* **Materials provided**
********************

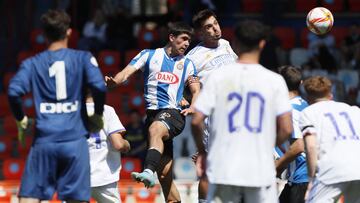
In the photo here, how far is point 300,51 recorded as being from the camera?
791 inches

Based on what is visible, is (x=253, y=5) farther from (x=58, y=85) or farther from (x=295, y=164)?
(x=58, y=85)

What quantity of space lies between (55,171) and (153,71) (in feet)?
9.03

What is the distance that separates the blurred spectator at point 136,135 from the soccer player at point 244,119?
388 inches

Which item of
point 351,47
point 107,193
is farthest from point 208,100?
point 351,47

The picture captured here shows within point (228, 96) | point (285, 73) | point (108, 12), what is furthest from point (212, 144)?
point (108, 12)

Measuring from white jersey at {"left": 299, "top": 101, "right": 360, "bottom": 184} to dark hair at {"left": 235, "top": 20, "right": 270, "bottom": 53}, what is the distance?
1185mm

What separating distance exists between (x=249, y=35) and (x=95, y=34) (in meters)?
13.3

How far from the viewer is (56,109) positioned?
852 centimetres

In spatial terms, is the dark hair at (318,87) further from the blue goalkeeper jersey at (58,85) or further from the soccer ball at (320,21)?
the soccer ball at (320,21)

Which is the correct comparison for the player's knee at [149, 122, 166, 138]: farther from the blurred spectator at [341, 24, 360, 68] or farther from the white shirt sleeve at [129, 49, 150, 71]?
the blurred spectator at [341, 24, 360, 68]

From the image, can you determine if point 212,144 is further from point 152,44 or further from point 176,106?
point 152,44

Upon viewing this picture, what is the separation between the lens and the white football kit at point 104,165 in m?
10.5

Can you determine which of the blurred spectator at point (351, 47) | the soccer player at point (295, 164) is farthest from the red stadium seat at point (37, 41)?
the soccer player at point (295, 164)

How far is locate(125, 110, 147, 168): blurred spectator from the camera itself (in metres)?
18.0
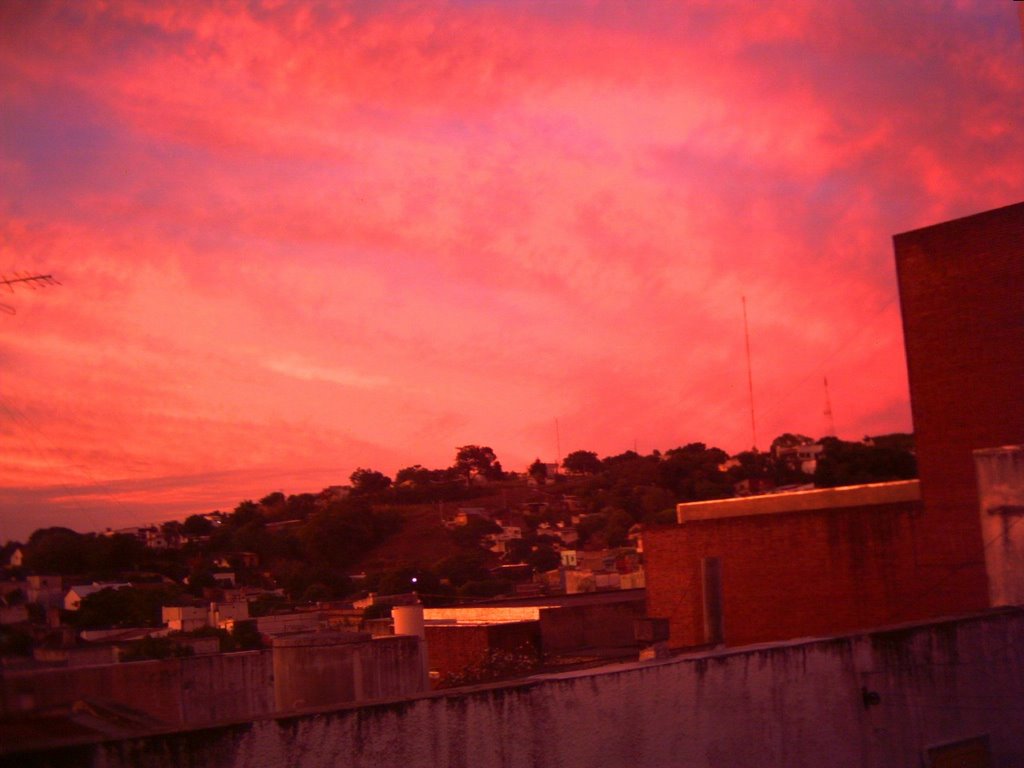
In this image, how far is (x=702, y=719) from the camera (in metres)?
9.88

********************

* **Required task**
Copy every item above word for word, leaving out the pictures.

* **Answer to the task**
In the photo here, how far is point 300,51 recorded as being from the camera?
791 inches

Based on what is visible, is (x=253, y=5) farther from (x=58, y=85) or farther from (x=295, y=164)?
(x=58, y=85)

What quantity of space lies between (55,171) and (153,71) (in feet)?
9.03

What is the distance that separates the blurred spectator at point 136,135 from the soccer player at point 244,119?
388 inches

Which item of
point 351,47
point 107,193
is farthest from point 208,100?
point 351,47

The picture captured here shows within point (228, 96) | point (285, 73) | point (108, 12), what is furthest from point (212, 144)?
point (108, 12)

Measuring from white jersey at {"left": 299, "top": 101, "right": 360, "bottom": 184} to dark hair at {"left": 235, "top": 20, "right": 270, "bottom": 53}, what is the distance?
1185mm

What separating distance exists between (x=249, y=35) and (x=95, y=34) (in meters)?
13.3

How far from the viewer is (56,109) positioned?
852 centimetres

In spatial terms, is the dark hair at (318,87) further from the blue goalkeeper jersey at (58,85) or further from the soccer ball at (320,21)?
the soccer ball at (320,21)

Which is the correct comparison for the player's knee at [149, 122, 166, 138]: farther from the blurred spectator at [341, 24, 360, 68] or farther from the white shirt sleeve at [129, 49, 150, 71]?
the blurred spectator at [341, 24, 360, 68]

From the image, can you determine if point 212,144 is further from point 152,44 or further from point 176,106?
point 152,44

Upon viewing this picture, what is the separation between the lens and the white football kit at point 104,165 in m?
10.5

Can you determine which of the blurred spectator at point (351, 47) | the soccer player at point (295, 164) is farthest from the red stadium seat at point (37, 41)?
the soccer player at point (295, 164)

How far is locate(125, 110, 147, 168): blurred spectator from the camera itself (in metres)?
18.0
In this image, how far is (x=702, y=719) from the camera (in metres)?
9.88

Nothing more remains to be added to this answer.